4/6/10

Broadcast Chicken - New Yorker Blog

April 2, 2010
Posted by Susan Orlean
I’m happy to report that my trip to Manhattan to appear on “The Martha Stewart Show” with my chicken Tookie went off without incident. I worried every step of the way. I worried whether Tookie would like the car ride, and whether she’d be happy being in the television studio, and whether she’d act out in some wild chicken-y way on camera; I even worried whether, when she was back home with her flock, the other chickens would sense some fundamental change in her (exposure to the bright lights of New York City and the dazzle of television fame can do that) and, full of doubt and suspicion, turn on her—a sort of chicken version of “The Return of Martin Guerre.”

It turns out that Tookie is a trouper. She sat quietly in her crate on the ride down and in the nicely appointed Martha Stewart dining room, noshing happily on frozen corn kernels and flicking her head side to side each time a production assistant rushed in, waving microphones and headsets and show breakdown sheets.

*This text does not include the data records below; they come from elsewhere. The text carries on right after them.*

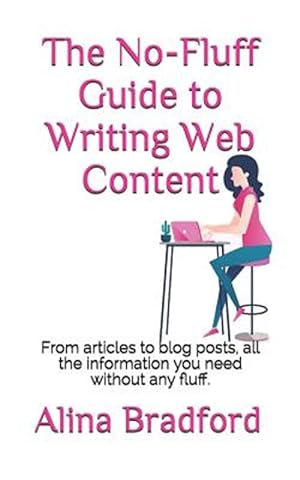 Image du vendeur pour The No-Fluff Guide to Writing Web Content: From articles to blog posts, all the information you need without any fluff. mis en vente par GreatBookPrices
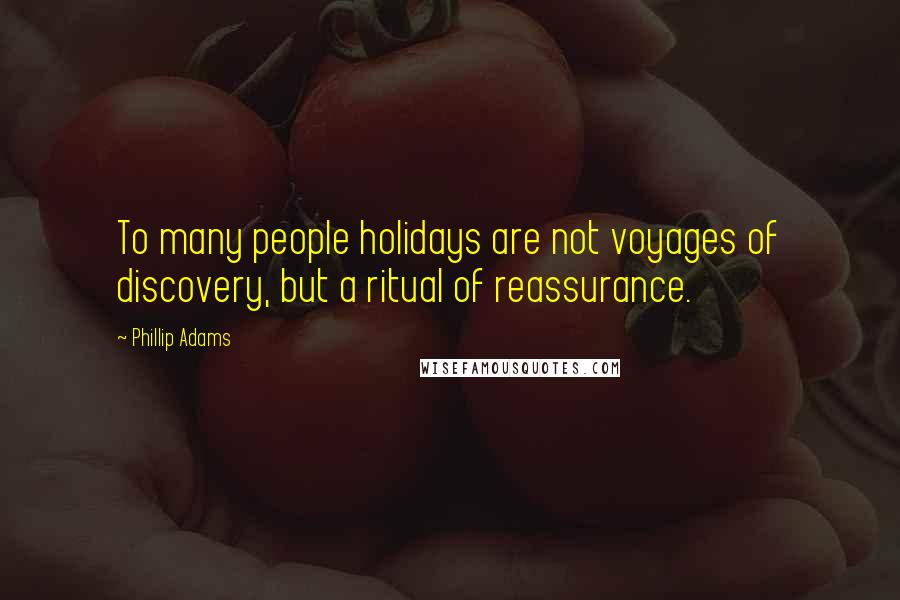 Phillip Adams Quotes: To many people holidays are not voyages of discovery, but a ritual of reassurance.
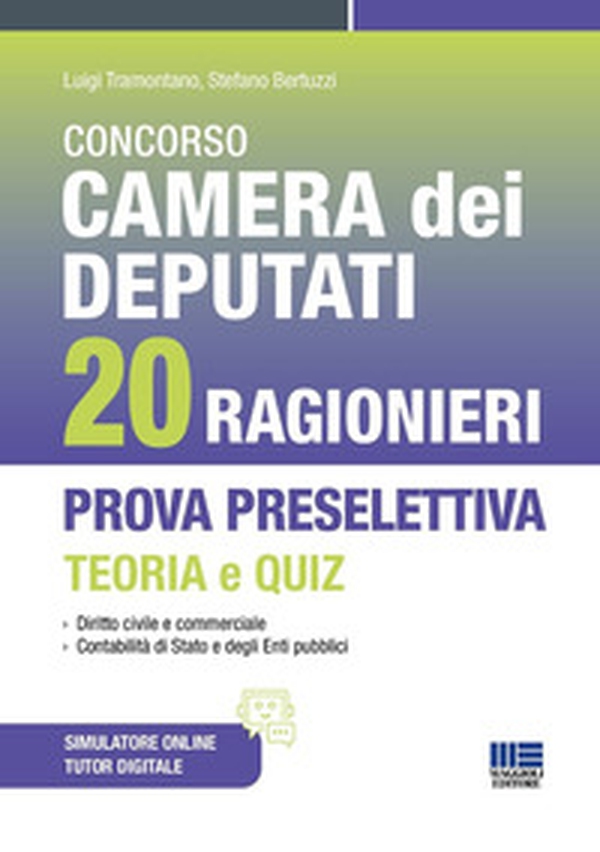 Concorso Camera dei Deputati 20 ragionieri. Prova preselettiva teoria e quiz - Librerie.coop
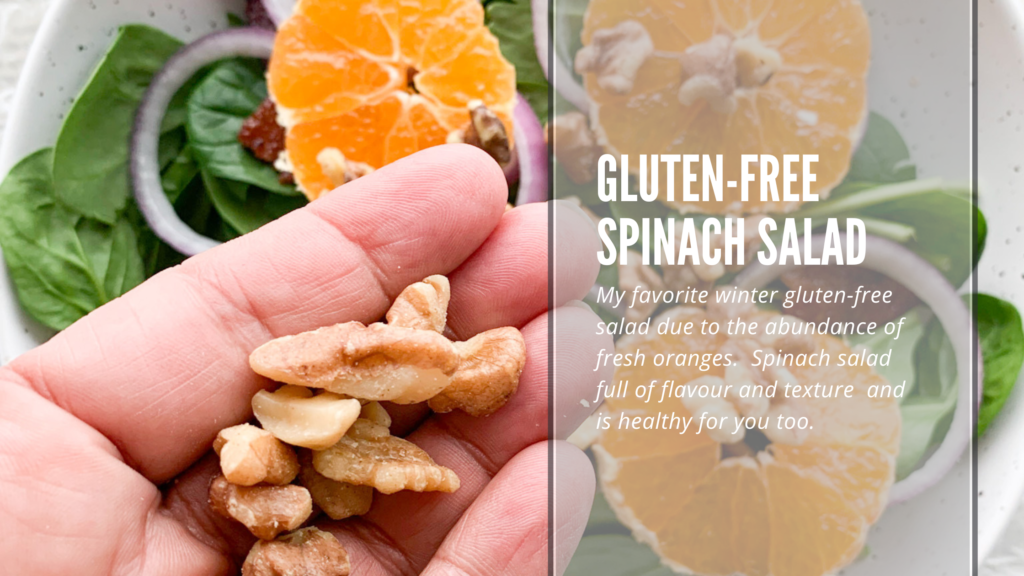 Easy to make gluten-free spinach salad using fresh ingredients. Favorite winter salad with the abundance of fresh oranges. Salad full of vitamins, nutrients and fiber and tastes great too!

The one moment that really unnerved me was when I walked out on the set and realized that there were several dozen chickens running around and sitting on audience members’ laps. Chickens, as a rule, are as cliquey as high-school girls, and are quite happy to tear to pieces an unfamiliar bird. The first time I introduced a new chicken into my flock, Tookie was the meanest of the mean girls, clucking angrily, making threats, and showing a lot of pointy beak. During my segment on the show, I sat with Tookie on my lap; there were a bunch of chickens scratching and chatting and making a fuss very near us, and, well within striking distance, a huge feathery Araucana lolling in Stewart’s lap. I could hardly breathe, wondering if Tookie would puff up and start pecking at the bird, or, worse, at Stewart. But miraculously, she sat regally and calmly through the segment. And better still, now that she’s home again, she has settled right back in with her fellow hens, and they with her, as if she had never been on network television at all.